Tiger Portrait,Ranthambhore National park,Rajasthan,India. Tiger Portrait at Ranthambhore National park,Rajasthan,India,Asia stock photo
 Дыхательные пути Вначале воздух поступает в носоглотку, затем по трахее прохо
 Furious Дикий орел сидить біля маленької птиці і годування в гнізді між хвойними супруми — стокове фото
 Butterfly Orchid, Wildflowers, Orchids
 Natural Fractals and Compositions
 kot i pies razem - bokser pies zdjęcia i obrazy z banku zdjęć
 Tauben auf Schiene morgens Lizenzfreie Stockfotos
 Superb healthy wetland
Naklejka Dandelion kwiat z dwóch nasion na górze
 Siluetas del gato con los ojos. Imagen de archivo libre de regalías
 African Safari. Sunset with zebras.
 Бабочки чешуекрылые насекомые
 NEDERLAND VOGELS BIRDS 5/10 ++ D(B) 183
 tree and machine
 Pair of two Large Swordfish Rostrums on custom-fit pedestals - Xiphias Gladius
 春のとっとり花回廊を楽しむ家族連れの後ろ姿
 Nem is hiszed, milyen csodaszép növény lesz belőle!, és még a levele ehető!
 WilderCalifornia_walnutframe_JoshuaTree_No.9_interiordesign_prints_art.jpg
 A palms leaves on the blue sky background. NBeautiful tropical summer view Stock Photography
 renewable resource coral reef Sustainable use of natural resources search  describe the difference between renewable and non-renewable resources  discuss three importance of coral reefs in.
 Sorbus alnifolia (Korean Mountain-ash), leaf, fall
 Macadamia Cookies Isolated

═══

* Try it *
Return the data in its entirety, exactly as given.

* Task output *
Tiger Portrait,Ranthambhore National park,Rajasthan,India. Tiger Portrait at Ranthambhore National park,Rajasthan,India,Asia stock photo
 Дыхательные пути Вначале воздух поступает в носоглотку, затем по трахее прохо
 Furious Дикий орел сидить біля маленької птиці і годування в гнізді між хвойними супруми — стокове фото
 Butterfly Orchid, Wildflowers, Orchids
 Natural Fractals and Compositions
 kot i pies razem - bokser pies zdjęcia i obrazy z banku zdjęć
 Tauben auf Schiene morgens Lizenzfreie Stockfotos
 Superb healthy wetland
Naklejka Dandelion kwiat z dwóch nasion na górze
 Siluetas del gato con los ojos. Imagen de archivo libre de regalías
 African Safari. Sunset with zebras.
 Бабочки чешуекрылые насекомые
 NEDERLAND VOGELS BIRDS 5/10 ++ D(B) 183
 tree and machine
 Pair of two Large Swordfish Rostrums on custom-fit pedestals - Xiphias Gladius
 春のとっとり花回廊を楽しむ家族連れの後ろ姿
 Nem is hiszed, milyen csodaszép növény lesz belőle!, és még a levele ehető!
 WilderCalifornia_walnutframe_JoshuaTree_No.9_interiordesign_prints_art.jpg
 A palms leaves on the blue sky background. NBeautiful tropical summer view Stock Photography
 renewable resource coral reef Sustainable use of natural resources search  describe the difference between renewable and non-renewable resources  discuss three importance of coral reefs in.
 Sorbus alnifolia (Korean Mountain-ash), leaf, fall
 Macadamia Cookies Isolated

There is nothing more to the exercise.